A former Liberal Democrat MP has criticised President Trump after he claimed that the American’s “won two world wars” completely erasing the involvement of Alan Turing‘s code-breaking invention, widely thought to bring down the Nazi war machine, helping to bring WWII to an end four year early and saving over 14 million lives.
John Leech, blasted Donald Trump after the official White House twitter account tweeted a portion of a quote which said, “Americans harnessed electricity, split the atom, and gave the world the telephone and the internet.

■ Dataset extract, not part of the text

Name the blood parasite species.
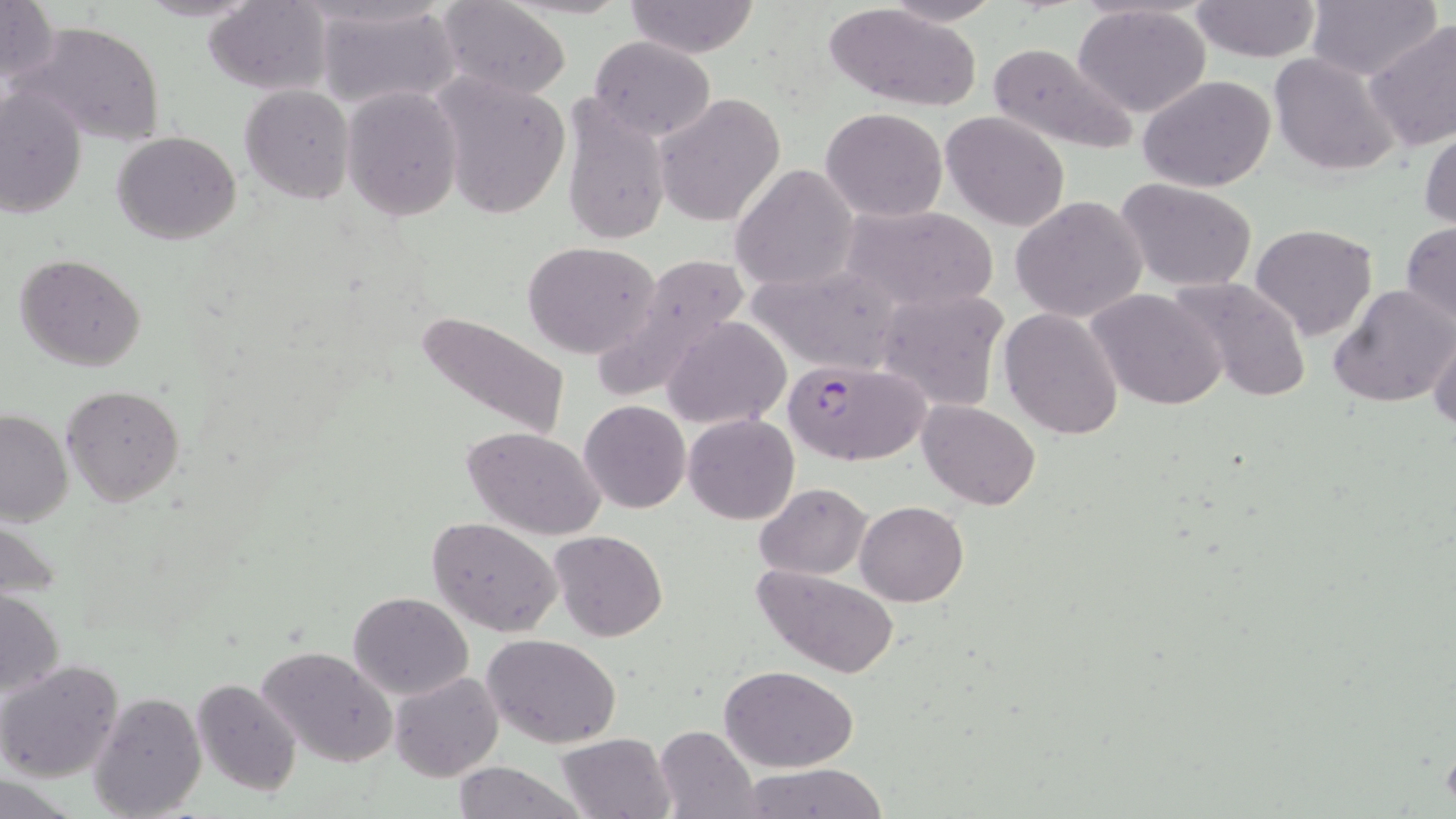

We settled the Wild West, won two World Wars, landed American Astronauts on the Moon—and one day soon, we will plant our flag on Mars!”

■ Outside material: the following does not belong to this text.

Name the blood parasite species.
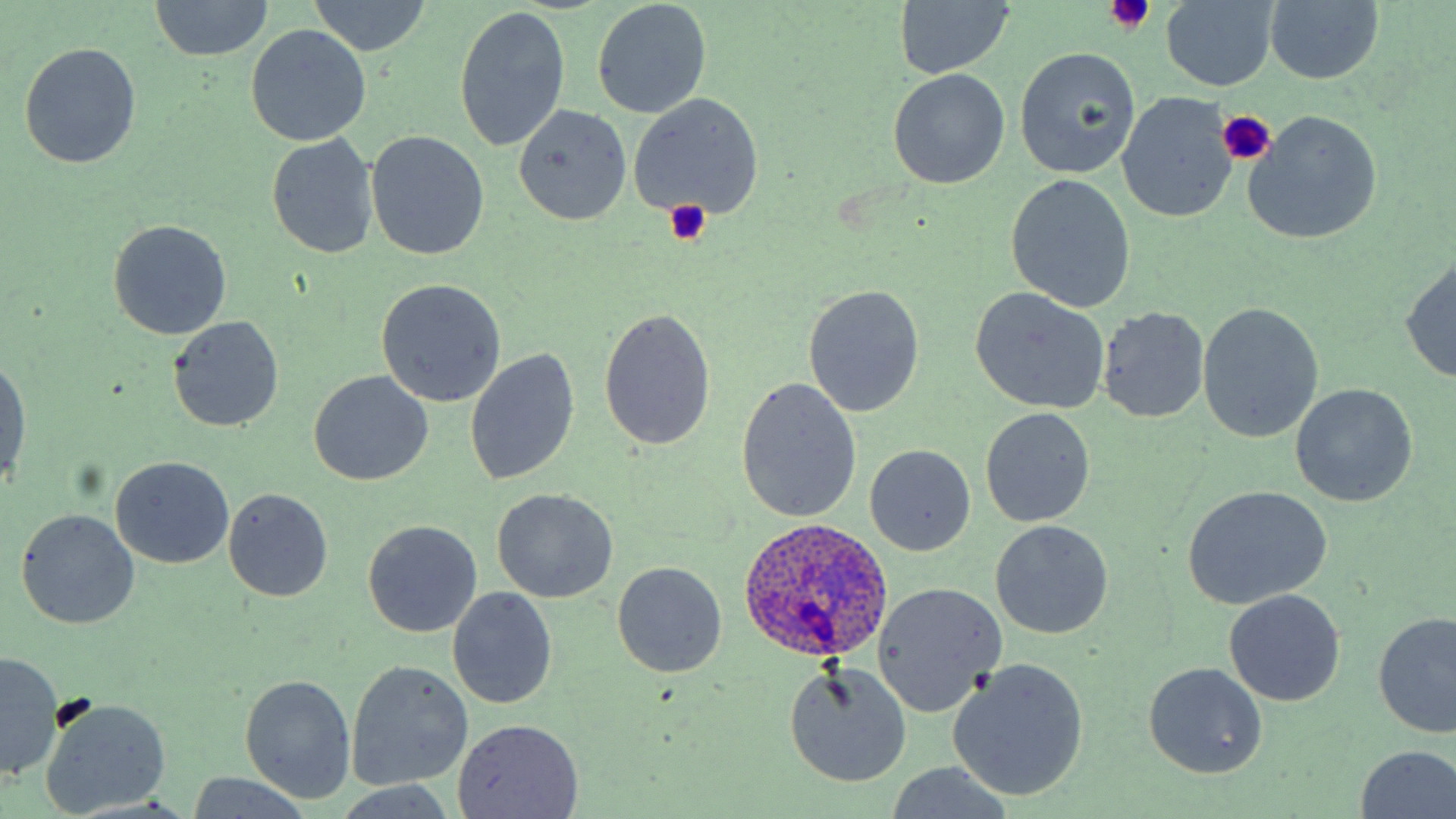
Plasmodium ovale.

“If anyone could claim to have “won” a World War, it would be a Manchester hero who cut WWII by 4 years and saved 14 million lives with his invention, before being pushed to take his own life. His name is Alan Turing.
“Don’t erase LGBTQ history.
“And don’t claim it as your own”
Unsung war hero
Alan Turing was a British pioneering computer scientist, mathematician, logician, cryptanalyst, philosopher and mathematical biologist.
During the Second World War, Turing worked for the Government Code and Cypher School (GC&CS) at Bletchley Park, Britain’s code-breaking centre. For a time he led Hut 8, the section responsible for German naval cryptanalysis and created the Turing Machine which decrypted the “unbreakable” German Enigma code.
Turing’s pivotal role in cracking intercepted coded messages enabled the Allies to defeat the Nazis in many crucial engagements, including the Battle of the Atlantic. It is said by some historians that Turing’s work at Bletchley Park shortened the war by two to four years and saved approximately fourteen million to twelve million lives.
Nevertheless, Turing led a sheltered and castigated life due to his homosexuality. Whilst he was briefly engaged to fellow Bletchley Park worker Joan Clarke, it was a purely platonic relationship and they soon divorced. Turing was prosecuted by the police in 1952 for homosexual acts, when such behaviour was still criminalised in the UK.
He accepted treatment with oestrogen injections (chemical castration) as an alternative to prison and became incredibly depressed. He committed suicide in 1954. Turing’s wartime heroics were not celebrated until he received an official pardon from Prime Minister Gordon Brown in 2009 following an internet campaign, and then a further royal pardon from Queen Elizabeth II in 2013.
In 2019, Alan Turing was honoured in the UK by becoming the face of the £50 note.